Для раненого и истекающего кровью, Кай выглядел на удивление бодро – тому наверняка была какая-то причина, но Морана не сумела понять.
– Ты слышишь меня? Нам нужен кинжал и кольцо. – Морана непонимающе уставилась на Кая, и тот пояснил: – Твой фавн сказал, что нашел меня с помощью родового кольца. И ваш разговор с Гердой я неплохо расслышал. Так что сдается мне, если кольцо заговорила та же ведьма, что заговорила кинжал, даже после ее смерти в кольце сохранилась и память рода, и ведьмина сила.
– Я смогу исцелить тебя с помощью кольца. – Морана и сама не заметила, как улыбнулась. Вот почему Кай очнулся, когда она оказалась рядом, вот почему ему не было больно, а бледность на щеках уступила румянцу.
Морана протянула левую руку, на котором носила кольцо, и аккуратно положила поверх раны, зияющей в боку. Но Кай перехватил руку и, сняв с пальца кольцо, сжал его в кулаке.
– Нет. Сначала мы исцелим тебя.
– В каком смысле?
– У нас есть кинжал и кольцо. Сначала вытащим твой осколок, а потом уже мой.
– А если силы кольца не хватит на двоих? – засомневалась Морана. Но Кай будто не услышал: приподнялся, дотянулся до лежавшего на земле кинжала. Затем привалился спиной к липе и окровавленными пальцами попытался расстегнуть пуговицы на жакете Мораны.
– Эй! – Оттолкнула она его руки. – Что станет с нами без осколков? Что, если мы тут же состаримся и умрем? Мы даже не знаем, сколько нам теперь лет.
– В тебе все еще есть твоя сила, – напомнил Кай и подбадривающе улыбнулся. И снова шепнул «Прости», и снова Моране пришлось вскрикнуть от боли.
Кинжал вошел в плоть с громким шипением, будто раскаленный металл влили в холодную воду. Морана застонала, вцепилась зубами в предплечье, пальцами – в липовую кору. И не могла думать ни о чем, кроме пальцев Кая, которые чувствовала рядом с сердцем.

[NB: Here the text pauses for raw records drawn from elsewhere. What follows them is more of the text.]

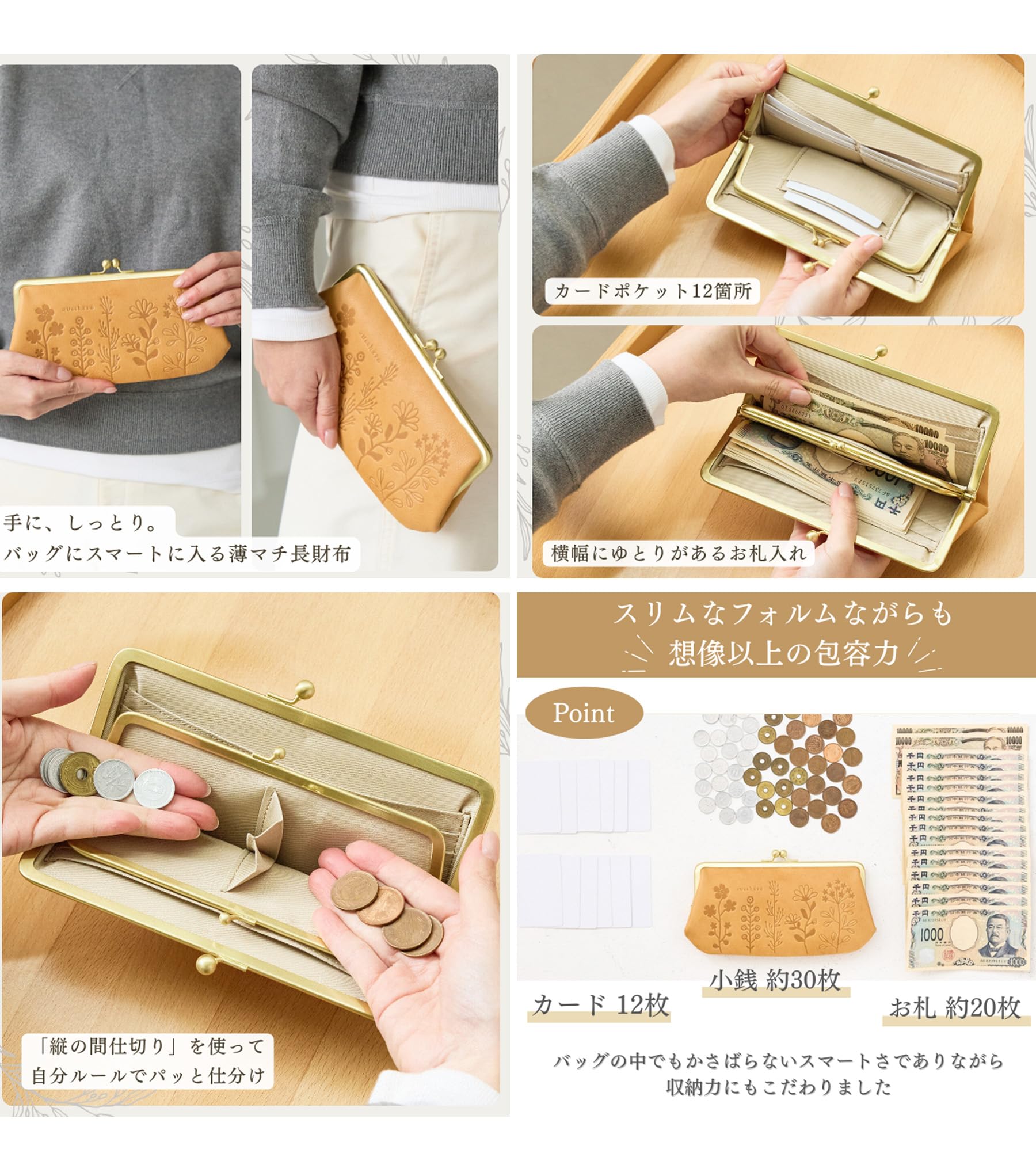 手に、しっとり。
バッグにスマートに入る薄マチ長財布

カードポケット12箇所

横幅にゆとりがあるお札入れ

「縦の間仕切り」を使って
自分ルールでパッと仕分け

スリムなフォルムながらも
想像以上の包容力

Point

カード 12枚

小銭 約30枚

お札 約20枚

バッグの中でもかさばらないスマートさでありながら
収納力にもこだわりました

А потом боль начала затихать.
– Не смотри, – попросил Кай, и его холодные губы коснулись ее щеки. – Уже все… Почти все.
Но Морана не подчинилась. Открыла глаза, отодвинулась назад и посмотрела на руки Кая: в одной ладони поблескивал осколок зеркала, который Морана столько лет проносила в груди, но другая ладонь оказалась пуста.